WHAT IS ASKED ▸ Reproduce the records below in their entirety, character for character.

Entries from a dataset:

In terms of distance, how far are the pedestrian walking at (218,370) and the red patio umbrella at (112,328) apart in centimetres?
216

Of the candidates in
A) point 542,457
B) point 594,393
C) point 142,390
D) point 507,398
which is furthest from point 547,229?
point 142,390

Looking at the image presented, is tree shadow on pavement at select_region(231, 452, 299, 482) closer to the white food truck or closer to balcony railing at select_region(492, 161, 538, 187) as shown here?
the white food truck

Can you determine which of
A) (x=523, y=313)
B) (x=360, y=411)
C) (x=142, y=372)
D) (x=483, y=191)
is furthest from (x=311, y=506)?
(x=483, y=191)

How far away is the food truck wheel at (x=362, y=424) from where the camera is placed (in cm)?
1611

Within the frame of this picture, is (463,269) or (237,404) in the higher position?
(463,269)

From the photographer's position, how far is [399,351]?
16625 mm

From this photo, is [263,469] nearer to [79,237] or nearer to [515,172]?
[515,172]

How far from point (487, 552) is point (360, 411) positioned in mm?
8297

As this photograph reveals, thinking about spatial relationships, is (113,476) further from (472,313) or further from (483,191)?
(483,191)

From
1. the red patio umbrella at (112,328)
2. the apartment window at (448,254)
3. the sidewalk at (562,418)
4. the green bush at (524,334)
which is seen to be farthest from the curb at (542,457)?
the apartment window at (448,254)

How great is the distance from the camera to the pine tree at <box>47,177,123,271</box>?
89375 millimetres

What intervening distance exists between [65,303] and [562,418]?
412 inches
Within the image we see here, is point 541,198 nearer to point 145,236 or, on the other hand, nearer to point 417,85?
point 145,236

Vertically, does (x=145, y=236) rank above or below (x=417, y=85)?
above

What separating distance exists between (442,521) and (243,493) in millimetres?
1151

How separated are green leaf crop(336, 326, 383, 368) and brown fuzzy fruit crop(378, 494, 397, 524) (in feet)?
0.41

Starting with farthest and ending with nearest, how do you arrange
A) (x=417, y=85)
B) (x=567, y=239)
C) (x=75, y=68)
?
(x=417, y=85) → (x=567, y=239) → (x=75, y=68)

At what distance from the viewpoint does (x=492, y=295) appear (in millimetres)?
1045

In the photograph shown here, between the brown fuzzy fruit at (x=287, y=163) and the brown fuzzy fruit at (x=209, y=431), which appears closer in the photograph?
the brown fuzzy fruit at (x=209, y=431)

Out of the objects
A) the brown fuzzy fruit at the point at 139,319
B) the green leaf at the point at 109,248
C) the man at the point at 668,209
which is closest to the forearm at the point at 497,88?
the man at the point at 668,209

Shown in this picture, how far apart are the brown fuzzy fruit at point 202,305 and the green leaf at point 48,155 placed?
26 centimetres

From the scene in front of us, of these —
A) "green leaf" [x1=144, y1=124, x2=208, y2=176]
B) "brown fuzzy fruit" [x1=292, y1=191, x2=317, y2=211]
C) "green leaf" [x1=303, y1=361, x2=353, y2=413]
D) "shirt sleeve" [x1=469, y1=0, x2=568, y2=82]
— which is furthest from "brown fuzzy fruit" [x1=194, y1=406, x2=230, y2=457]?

RIGHT ANSWER ▸
In terms of distance, how far are the pedestrian walking at (218,370) and the red patio umbrella at (112,328) apart in centimetres?
216

Of the candidates in
A) point 542,457
B) point 594,393
C) point 142,390
D) point 507,398
which is furthest from point 547,229?
point 142,390

Looking at the image presented, is tree shadow on pavement at select_region(231, 452, 299, 482) closer to the white food truck or closer to balcony railing at select_region(492, 161, 538, 187) as shown here?
the white food truck

Can you determine which of
A) (x=523, y=313)
B) (x=360, y=411)
C) (x=142, y=372)
D) (x=483, y=191)
is furthest from (x=311, y=506)?
(x=483, y=191)

How far away is the food truck wheel at (x=362, y=424) from where the camera is placed (in cm)?
1611

Within the frame of this picture, is (463,269) or (237,404) in the higher position?
(463,269)

From the photographer's position, how far is [399,351]?
16625 mm

From this photo, is [263,469] nearer to [79,237] or nearer to [515,172]?
[515,172]

How far from point (487, 552) is point (360, 411) positioned in mm?
8297

As this photograph reveals, thinking about spatial relationships, is (113,476) further from (472,313) or further from (483,191)?
(483,191)

From
1. the red patio umbrella at (112,328)
2. the apartment window at (448,254)
3. the sidewalk at (562,418)
4. the green bush at (524,334)
which is seen to be farthest from the curb at (542,457)?
the apartment window at (448,254)

How great is the distance from the camera to the pine tree at <box>47,177,123,271</box>?
89375 millimetres

What intervening distance exists between [65,303] and [562,418]?
412 inches
Within the image we see here, is point 541,198 nearer to point 145,236 or, on the other hand, nearer to point 417,85?
point 145,236

Vertically, does (x=145, y=236) rank above or below (x=417, y=85)?
above

What separating distance exists between (442,521) and (243,493) in millimetres?
1151

How separated are green leaf crop(336, 326, 383, 368) and brown fuzzy fruit crop(378, 494, 397, 524) (in feet)?
0.41

Starting with farthest and ending with nearest, how do you arrange
A) (x=417, y=85)
B) (x=567, y=239)
C) (x=75, y=68)
?
(x=417, y=85) → (x=567, y=239) → (x=75, y=68)

At what distance from the viewpoint does (x=492, y=295) appear (in millimetres)?
1045

In the photograph shown here, between the brown fuzzy fruit at (x=287, y=163) and the brown fuzzy fruit at (x=209, y=431), which appears closer in the photograph?
the brown fuzzy fruit at (x=209, y=431)

Out of the objects
A) the brown fuzzy fruit at the point at 139,319
B) the green leaf at the point at 109,248
C) the man at the point at 668,209
which is closest to the forearm at the point at 497,88?
the man at the point at 668,209

Shown in this picture, how far apart are the brown fuzzy fruit at point 202,305 and the green leaf at point 48,155 placed?
26 centimetres

From the scene in front of us, of these —
A) "green leaf" [x1=144, y1=124, x2=208, y2=176]
B) "brown fuzzy fruit" [x1=292, y1=191, x2=317, y2=211]
C) "green leaf" [x1=303, y1=361, x2=353, y2=413]
D) "shirt sleeve" [x1=469, y1=0, x2=568, y2=82]
— which is furthest from "brown fuzzy fruit" [x1=194, y1=406, x2=230, y2=457]?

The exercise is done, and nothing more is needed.